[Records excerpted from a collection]
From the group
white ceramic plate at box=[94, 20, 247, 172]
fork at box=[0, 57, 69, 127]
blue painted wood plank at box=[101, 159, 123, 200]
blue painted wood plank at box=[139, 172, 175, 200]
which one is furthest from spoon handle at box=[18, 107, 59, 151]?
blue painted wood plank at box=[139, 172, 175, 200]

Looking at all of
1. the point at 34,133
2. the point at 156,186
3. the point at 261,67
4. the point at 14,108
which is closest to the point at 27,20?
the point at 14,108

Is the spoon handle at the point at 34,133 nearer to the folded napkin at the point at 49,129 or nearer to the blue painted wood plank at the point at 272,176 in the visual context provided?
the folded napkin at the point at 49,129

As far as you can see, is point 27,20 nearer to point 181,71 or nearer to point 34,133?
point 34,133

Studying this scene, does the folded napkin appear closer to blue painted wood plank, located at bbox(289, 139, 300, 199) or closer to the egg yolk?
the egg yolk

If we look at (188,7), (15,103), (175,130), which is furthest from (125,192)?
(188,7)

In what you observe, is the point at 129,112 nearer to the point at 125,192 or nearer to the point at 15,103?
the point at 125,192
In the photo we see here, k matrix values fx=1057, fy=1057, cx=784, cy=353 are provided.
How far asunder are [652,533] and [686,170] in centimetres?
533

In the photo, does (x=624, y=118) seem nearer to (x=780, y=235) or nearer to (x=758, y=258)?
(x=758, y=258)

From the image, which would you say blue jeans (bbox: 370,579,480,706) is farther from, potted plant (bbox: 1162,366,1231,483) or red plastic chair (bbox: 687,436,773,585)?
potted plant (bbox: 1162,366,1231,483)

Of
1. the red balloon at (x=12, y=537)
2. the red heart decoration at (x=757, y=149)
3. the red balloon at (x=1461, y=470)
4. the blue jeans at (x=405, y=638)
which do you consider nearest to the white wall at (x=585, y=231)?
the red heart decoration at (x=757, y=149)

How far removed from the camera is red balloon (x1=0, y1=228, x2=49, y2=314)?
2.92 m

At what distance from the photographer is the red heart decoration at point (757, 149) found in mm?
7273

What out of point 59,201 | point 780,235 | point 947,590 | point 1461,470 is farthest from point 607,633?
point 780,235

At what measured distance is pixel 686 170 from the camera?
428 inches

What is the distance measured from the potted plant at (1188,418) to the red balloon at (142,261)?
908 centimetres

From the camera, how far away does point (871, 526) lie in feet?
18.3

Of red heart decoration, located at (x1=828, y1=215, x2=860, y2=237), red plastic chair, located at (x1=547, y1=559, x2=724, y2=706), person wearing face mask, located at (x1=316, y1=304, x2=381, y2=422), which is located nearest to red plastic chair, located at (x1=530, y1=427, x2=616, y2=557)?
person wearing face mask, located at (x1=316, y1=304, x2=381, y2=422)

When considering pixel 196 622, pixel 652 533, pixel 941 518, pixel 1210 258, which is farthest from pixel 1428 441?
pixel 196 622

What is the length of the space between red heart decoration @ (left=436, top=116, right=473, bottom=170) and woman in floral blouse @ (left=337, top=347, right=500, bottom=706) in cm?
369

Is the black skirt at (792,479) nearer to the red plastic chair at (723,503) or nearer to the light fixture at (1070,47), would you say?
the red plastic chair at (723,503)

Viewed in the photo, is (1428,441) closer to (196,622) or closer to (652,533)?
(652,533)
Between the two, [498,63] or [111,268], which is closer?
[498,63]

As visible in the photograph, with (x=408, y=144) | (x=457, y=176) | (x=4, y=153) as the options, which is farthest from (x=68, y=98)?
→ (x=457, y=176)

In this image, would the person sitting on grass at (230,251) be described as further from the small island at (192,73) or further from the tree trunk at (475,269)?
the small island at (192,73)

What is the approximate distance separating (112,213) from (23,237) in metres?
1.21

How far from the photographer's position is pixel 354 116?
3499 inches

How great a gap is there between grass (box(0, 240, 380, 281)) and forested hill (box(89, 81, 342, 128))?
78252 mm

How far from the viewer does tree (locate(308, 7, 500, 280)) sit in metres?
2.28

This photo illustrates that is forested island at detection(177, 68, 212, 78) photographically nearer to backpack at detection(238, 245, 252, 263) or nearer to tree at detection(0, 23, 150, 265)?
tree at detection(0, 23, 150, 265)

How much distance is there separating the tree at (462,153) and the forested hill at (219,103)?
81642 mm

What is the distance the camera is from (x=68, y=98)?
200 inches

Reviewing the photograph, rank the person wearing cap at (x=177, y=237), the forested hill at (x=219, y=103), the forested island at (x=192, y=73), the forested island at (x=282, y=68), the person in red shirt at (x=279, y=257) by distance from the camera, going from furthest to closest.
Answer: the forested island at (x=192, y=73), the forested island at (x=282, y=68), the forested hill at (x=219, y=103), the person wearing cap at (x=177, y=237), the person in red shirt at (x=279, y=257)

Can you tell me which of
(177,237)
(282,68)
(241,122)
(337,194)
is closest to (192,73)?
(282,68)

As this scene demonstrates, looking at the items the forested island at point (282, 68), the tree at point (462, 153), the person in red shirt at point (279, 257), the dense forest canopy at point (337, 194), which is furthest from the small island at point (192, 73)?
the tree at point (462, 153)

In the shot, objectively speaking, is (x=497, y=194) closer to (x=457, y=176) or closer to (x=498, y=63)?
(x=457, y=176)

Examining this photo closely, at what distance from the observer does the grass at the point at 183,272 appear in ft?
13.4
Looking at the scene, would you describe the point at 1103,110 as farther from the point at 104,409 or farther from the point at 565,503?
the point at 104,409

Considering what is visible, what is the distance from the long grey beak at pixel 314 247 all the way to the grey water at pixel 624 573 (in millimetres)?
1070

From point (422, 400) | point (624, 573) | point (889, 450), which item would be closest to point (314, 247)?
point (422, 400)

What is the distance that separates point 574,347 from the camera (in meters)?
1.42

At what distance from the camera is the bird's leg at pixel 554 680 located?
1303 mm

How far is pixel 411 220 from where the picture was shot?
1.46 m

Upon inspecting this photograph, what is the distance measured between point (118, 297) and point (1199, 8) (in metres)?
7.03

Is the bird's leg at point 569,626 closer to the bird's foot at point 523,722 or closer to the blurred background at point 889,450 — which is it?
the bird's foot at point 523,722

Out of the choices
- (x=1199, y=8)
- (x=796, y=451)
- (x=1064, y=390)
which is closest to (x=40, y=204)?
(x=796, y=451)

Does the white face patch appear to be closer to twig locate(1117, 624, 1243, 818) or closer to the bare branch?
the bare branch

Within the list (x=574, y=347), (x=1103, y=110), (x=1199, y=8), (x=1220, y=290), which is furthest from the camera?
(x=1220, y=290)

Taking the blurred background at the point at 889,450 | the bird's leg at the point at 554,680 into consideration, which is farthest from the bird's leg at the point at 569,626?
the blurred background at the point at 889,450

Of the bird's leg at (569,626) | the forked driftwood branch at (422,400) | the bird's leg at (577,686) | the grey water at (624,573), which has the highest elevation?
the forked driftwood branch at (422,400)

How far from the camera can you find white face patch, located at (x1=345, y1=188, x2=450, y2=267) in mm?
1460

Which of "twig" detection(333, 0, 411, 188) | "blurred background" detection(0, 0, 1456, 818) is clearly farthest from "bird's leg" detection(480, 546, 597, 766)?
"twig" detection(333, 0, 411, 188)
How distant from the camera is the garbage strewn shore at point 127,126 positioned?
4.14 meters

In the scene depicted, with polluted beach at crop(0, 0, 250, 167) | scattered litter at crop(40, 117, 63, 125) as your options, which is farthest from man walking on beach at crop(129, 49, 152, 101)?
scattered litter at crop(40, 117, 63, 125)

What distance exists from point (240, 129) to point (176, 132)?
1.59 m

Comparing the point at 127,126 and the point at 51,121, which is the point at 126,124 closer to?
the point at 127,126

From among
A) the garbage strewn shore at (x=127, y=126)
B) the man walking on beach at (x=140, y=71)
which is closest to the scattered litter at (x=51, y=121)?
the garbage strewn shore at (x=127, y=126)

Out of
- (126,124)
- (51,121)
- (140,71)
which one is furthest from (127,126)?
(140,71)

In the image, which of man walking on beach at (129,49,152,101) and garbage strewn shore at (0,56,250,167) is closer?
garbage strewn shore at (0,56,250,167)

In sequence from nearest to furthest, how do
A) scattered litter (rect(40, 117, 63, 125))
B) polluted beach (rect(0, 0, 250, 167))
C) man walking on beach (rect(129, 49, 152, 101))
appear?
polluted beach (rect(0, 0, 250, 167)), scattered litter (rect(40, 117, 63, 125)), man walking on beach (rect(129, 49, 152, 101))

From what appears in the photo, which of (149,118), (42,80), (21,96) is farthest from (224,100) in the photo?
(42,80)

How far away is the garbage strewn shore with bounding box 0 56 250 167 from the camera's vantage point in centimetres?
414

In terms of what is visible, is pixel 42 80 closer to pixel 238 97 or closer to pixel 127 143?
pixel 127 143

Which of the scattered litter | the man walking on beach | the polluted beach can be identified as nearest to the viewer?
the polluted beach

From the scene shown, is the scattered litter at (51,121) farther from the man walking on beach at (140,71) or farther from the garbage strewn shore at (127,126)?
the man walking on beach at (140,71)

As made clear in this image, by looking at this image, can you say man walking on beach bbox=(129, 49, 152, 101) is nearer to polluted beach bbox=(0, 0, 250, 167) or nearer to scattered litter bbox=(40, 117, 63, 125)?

What the task asks
Format the lines of the records above as a numbered list, starting at the line that contains "What is the distance measured from" and ending at the line that contains "3499 inches", with both of those lines included and blank lines omitted.

Expected answer
1. What is the distance measured from the potted plant at (1188,418) to the red balloon at (142,261)?
2. 908 centimetres
3. From the camera, how far away does point (871, 526) lie in feet?
4. 18.3
5. Of red heart decoration, located at (x1=828, y1=215, x2=860, y2=237), red plastic chair, located at (x1=547, y1=559, x2=724, y2=706), person wearing face mask, located at (x1=316, y1=304, x2=381, y2=422), which is located nearest to red plastic chair, located at (x1=530, y1=427, x2=616, y2=557)?
6. person wearing face mask, located at (x1=316, y1=304, x2=381, y2=422)
7. When considering pixel 196 622, pixel 652 533, pixel 941 518, pixel 1210 258, which is farthest from pixel 1428 441?
8. pixel 196 622
9. What is the length of the space between red heart decoration @ (left=436, top=116, right=473, bottom=170) and woman in floral blouse @ (left=337, top=347, right=500, bottom=706) in cm?
10. 369
11. Is the black skirt at (792,479) nearer to the red plastic chair at (723,503) or nearer to the light fixture at (1070,47), would you say?
12. the red plastic chair at (723,503)
13. Viewed in the photo, is (1428,441) closer to (196,622) or closer to (652,533)?
14. (652,533)
15. Between the two, [498,63] or [111,268], which is closer?
16. [498,63]
17. As visible in the photograph, with (x=408, y=144) | (x=457, y=176) | (x=4, y=153) as the options, which is farthest from (x=68, y=98)?
18. → (x=457, y=176)
19. In this image, would the person sitting on grass at (230,251) be described as further from the small island at (192,73) or further from the tree trunk at (475,269)?
20. the small island at (192,73)
21. What is the approximate distance separating (112,213) from (23,237) in metres?
22. 1.21
23. How far from the photographer's position is pixel 354 116?
24. 3499 inches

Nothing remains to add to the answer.